Holding the ear of corn high above Her golden head, She began to dance upon the barren Earth. As if in slow motion, She twirled about the outside edges of the field, as she softly hummed an unfamiliar tune. Round and round the field She danced, picking up momentum as She worked Her way toward the center. Louder and louder She sang, the volume increasing as Her feet flew faster and continued to spiral toward the center. Within the matter of a few seconds, She had become a whirling dervish - dancing with such wild abandon that the kernels of corn were loosed from their cob, flying helter-skelter across the field! She glistened in the moonlight as droplets of perspiration formed upon Her body, and in the frenzy of Her dance, they too, were flung upon the Earth. Her feet and voice reached the ultimate crescendo at the center of the corn field, and She fell upon the ground in total exhaustion.

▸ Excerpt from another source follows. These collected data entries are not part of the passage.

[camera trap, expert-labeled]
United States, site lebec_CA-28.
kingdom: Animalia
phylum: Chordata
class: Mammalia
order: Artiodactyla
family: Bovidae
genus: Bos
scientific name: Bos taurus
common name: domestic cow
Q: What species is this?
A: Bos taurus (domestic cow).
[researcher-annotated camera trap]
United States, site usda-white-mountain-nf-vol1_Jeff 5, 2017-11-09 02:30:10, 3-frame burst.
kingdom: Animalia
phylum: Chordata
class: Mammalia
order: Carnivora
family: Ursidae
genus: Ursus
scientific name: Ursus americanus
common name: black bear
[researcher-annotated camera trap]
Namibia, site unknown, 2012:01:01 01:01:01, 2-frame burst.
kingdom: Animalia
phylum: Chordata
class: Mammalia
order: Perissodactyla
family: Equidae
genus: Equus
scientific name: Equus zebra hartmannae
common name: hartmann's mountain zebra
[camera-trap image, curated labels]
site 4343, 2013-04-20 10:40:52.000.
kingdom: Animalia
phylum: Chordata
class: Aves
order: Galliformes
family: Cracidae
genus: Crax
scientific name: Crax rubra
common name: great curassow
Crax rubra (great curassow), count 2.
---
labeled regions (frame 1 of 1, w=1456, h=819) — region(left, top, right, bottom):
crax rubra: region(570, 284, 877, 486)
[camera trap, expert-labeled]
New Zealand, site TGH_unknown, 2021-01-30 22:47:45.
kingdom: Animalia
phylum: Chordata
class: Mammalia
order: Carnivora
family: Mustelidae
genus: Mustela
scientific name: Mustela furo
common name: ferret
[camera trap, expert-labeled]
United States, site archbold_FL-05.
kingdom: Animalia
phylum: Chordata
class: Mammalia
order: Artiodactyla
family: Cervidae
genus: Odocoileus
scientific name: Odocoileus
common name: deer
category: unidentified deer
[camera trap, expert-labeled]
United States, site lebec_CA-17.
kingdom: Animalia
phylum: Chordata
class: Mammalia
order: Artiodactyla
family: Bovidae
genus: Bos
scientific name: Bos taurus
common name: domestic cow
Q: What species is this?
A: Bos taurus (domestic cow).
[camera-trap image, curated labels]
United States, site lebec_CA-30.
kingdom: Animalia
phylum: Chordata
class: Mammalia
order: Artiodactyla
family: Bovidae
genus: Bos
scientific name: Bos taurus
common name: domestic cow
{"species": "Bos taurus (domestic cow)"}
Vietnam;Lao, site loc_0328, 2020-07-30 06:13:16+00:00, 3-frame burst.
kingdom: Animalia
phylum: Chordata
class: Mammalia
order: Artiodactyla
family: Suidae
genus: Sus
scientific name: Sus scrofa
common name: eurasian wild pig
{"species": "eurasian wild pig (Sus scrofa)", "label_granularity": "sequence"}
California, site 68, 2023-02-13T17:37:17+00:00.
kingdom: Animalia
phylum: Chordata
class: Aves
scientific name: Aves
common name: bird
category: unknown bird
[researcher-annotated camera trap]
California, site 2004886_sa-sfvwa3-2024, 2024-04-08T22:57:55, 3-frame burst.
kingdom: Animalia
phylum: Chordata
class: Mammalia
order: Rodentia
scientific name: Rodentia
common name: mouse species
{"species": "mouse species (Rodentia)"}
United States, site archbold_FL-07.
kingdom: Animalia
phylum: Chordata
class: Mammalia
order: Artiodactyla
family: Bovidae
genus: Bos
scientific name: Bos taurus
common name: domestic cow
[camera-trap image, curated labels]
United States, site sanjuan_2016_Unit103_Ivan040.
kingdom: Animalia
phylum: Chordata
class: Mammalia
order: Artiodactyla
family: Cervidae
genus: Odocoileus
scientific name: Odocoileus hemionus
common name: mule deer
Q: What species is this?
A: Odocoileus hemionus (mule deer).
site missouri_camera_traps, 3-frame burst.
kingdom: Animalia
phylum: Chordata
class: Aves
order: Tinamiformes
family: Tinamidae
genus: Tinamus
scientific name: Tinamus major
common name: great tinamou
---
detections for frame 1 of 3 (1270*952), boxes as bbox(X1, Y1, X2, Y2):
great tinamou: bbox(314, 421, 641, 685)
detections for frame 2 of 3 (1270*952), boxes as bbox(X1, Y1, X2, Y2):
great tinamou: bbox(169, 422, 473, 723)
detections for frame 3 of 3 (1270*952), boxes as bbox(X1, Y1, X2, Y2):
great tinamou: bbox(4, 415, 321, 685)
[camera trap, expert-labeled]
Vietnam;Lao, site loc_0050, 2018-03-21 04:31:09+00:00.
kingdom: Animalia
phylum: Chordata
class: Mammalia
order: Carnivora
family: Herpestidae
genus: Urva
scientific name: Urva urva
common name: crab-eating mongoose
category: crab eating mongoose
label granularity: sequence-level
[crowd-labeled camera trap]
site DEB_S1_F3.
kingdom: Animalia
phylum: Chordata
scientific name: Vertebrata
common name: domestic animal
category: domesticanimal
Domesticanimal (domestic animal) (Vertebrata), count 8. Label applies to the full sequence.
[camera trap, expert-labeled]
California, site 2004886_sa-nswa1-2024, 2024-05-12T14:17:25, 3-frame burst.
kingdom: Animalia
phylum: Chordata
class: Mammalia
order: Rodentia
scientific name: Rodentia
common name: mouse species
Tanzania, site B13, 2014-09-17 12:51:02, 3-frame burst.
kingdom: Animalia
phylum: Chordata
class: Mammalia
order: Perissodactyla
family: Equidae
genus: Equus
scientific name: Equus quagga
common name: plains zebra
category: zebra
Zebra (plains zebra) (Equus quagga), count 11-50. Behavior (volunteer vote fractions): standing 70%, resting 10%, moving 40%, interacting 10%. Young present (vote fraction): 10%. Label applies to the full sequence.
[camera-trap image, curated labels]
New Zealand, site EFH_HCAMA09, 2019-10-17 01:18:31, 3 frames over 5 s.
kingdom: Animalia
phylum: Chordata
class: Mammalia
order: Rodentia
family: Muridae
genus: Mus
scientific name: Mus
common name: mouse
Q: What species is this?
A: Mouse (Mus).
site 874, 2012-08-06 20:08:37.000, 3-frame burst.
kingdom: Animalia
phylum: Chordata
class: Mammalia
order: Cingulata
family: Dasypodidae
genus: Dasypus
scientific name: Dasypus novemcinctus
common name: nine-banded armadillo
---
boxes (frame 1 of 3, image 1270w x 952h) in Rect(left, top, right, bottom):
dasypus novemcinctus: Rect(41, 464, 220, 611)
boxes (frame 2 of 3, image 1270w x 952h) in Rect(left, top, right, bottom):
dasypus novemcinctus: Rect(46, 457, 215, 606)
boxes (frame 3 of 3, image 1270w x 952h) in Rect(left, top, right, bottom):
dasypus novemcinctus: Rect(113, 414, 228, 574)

All was silent. The sounds of the nocturnal creatures had been stilled. All was enveloped in an unnatural hush - as if time itself, had stopped. She lay on the Earth, unbreathing, unmoving, immobile - as still as Death, itself! I stared at Her in horror, the panic which I had forgotten, rushing back into my brain with full force. Was She all right? Good Heavens! Was She dead??

Finally, I gathered my wits about me, found my feet and rushed toward the center of the corn field, where She had fallen in collapse. My heart beating wildly, I reached out to Her - but She was gone! She had disappeared into the very ether! All that was left in Her place was a single corn cob, void of its kernels - the kernels which had flung from their resting place in the midst of the Lady's spiral dance.

The sun was shining hotly on my face as I rubbed my sleepy eyes into total alertness. Where was I? This didn't feel like my bed! What was causing this blinding light? I was soaked to the bone! Just what the hell was happening here? Cautiously, I opened my eyes and surveyed my surroundings. To my dismay, I was lying smack-dab in the middle of the corn field and my head was resting in a rather large mud puddle. Clenched tightly in my fist, like some precious jewel in need of protection, was a solitary corn cob. I scrambled to my feet and tried in desperation to collect my thoughts. What was I doing here? Had I lost my mind?

And then...I remembered! I remembered the cornfield in the moonlight - the Lady and the dance. I also remembered how Her drops of perspiration had dropped to the ground in the frenzy of Her movements. I looked at my feet and the Earth beneath them. Joy and wonder rose in my heart. It had rained! Merciful Heavens! It had rained - the Earth was soaked with moisture - the drought was over!

Gleefully, I ran through the cornfield, feeling my bare toes dig into the wet Earth - the same Earth which had been so cracked and dry and barren just yesterday. I ran in joy. I ran in ecstasy. I ran in sheer celebration of the soil's return to richness - and then, I stopped dead in my tracks. Something was amiss. Something had changed. Something was quite unlike it had been before. Scanning the field, I realized that it was once again covered with delicate green mesh of newly sprouting corn! In awe, I reached down to cradle a newly-formed sprout and as my fingers touched the verdant green leaf, a feminine voice began to speak:

"You were born of me! You are my child and at death you shall return to me. Fear not of death, dear one, for within its realm I shall bring you new life! Just as the corn lives again - so shall it be with you! For all that falls shall rise again, and that which dies shall be blessed with the gift of rebirth - the gift of My love!"